September 27, 2023
Hay inventories are short across the country, which will make it tougher to feed your working horses this winter. Teresa Douthit, equine nutrition specialist at Kansas State University, offers tips on how much hay your horses will need going into winter and what you should know about buying hay, including risks.
Availability and cost. These are going to be major factors. “Most horses will be fed either a basic grass hay or alfalfa,” Douthit says. For grass hay in Kansas and the Plains states, brome and native prairie are common. “Sometimes I am contacted by horse owners who want to try feeding something less common. Some of those feedstuffs work just fine,” she says, “but others carry a unique set of risks. It is time well spent to investigate potential issues prior to feeding something less common.”
Hay analysis. The lower the acid detergent fiber and neutral detergent fiber, generally, the higher quality the hay will be, Douthit explains. “A high ADF will negatively impact digestibility, with less than 31% considered excellent and more than 45% indicating limited nutritive value,” she says. “A high NDF will negatively impact intake. So, if the NDF exceeds 65%, they likely won’t eat it, and less than 40% is considered excellent.
“We figure that a horse will eat about 2% of its body weight in dry matter per day if given as much as they want,” Douthit notes. “For most horses, 10% to 12% crude protein is adequate. Greatly exceeding these protein needs will result in increased nitrogen excretion through the kidneys,” she explains. “The kidneys are able to do this, but you will likely notice a very pungent ammonia smell in the urine of these horses.”
It is best if the hay analysis included digestible energy, because that’s the first nutrient used to balance a ration for horses, but most analyses won’t provide that information. If you are requesting the testing, you can ask for DE numbers, Douthit says. “The higher the DE, the less you will need to feed in order to meet the horse’s energy needs,” she adds.
Physical evaluation. Even if the numbers are good, you will still need to physically evaluate the hay. “You don’t want the presence of weeds, deceased animals or trash. But also, you don’t want to see or smell dust or mold spores,” she says.
“As they eat the hay, they will inhale particulate matter present in the hay, and this is even more pronounced for horses eating from a large round bale, as they may bury their entire head into the bale, and their nostrils are surrounded by dirty air and dusty hay,” she says. For feeders mounted above horses’ heads, “gravity will put that particulate matter down into the nostrils.”

> Stored data:

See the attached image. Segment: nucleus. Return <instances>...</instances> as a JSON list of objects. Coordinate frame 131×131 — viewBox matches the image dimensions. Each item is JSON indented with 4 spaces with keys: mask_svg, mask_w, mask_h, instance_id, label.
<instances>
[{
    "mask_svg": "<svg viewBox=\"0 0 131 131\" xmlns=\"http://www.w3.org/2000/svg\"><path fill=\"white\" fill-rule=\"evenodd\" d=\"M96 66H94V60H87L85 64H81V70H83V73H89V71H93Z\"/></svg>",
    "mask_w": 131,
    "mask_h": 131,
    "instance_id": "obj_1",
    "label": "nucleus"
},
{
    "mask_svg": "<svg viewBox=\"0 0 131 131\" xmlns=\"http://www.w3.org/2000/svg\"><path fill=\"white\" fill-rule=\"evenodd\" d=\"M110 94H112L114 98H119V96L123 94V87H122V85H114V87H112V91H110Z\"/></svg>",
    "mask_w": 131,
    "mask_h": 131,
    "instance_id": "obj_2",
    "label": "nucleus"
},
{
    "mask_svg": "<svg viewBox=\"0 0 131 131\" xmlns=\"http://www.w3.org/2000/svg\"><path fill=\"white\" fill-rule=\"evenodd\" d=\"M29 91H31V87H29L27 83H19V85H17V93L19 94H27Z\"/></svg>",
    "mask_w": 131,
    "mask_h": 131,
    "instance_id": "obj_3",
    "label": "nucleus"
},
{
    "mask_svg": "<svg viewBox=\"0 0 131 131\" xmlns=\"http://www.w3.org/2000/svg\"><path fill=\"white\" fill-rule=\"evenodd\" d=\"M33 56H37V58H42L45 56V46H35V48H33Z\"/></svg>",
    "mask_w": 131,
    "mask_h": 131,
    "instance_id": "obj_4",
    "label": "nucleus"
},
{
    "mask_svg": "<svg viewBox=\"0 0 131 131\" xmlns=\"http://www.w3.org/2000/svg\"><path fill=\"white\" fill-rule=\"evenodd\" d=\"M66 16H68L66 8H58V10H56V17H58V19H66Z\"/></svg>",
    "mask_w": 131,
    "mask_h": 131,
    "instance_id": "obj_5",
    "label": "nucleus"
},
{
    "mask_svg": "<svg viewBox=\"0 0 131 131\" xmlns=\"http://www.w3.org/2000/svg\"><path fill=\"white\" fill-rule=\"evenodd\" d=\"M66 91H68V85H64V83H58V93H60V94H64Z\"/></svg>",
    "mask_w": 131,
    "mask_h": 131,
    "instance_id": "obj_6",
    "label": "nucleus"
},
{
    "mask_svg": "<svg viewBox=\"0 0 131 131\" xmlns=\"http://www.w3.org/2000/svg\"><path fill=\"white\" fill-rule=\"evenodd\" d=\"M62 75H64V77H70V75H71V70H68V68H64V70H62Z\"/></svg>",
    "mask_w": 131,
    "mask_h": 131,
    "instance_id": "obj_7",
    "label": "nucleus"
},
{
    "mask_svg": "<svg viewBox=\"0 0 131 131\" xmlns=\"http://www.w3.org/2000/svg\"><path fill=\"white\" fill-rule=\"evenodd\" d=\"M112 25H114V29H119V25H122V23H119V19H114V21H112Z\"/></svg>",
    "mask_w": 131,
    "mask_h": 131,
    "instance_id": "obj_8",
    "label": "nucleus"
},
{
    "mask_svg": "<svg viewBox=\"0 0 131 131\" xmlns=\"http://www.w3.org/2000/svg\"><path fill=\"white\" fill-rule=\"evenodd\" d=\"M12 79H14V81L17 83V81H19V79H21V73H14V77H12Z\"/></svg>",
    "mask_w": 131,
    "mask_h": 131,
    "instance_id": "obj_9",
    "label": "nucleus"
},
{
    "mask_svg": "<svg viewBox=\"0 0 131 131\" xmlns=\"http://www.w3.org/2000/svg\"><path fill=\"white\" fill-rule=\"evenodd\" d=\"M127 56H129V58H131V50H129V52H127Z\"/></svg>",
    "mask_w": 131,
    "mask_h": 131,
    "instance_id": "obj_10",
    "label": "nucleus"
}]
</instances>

> Task goal:
From the hay article, list every thing that should not be seen or present in hay during a physical evaluation. The items play no part in the work on the hay article.

> The answer:
Weeds, deceased animals, trash, dust, mold spores